▶ **Work required**
Please count the lines of the data that contain "common" and state only the total.

▶ **Information given**
"""

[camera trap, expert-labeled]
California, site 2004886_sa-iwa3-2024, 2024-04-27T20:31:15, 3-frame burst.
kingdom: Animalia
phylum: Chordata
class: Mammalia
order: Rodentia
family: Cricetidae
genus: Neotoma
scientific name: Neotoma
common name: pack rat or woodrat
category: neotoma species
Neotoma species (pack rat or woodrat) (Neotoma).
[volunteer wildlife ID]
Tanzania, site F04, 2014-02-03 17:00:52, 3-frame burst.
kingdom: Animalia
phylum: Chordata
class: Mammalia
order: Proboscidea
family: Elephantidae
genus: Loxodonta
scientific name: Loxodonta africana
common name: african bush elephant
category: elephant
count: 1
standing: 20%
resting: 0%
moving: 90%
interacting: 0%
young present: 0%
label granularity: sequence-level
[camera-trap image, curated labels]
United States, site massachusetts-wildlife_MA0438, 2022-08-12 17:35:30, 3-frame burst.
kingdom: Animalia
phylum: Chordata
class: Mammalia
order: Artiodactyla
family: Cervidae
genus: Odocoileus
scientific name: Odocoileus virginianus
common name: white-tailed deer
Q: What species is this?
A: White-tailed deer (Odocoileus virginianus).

"""

▶ **Solution for this exercise**
3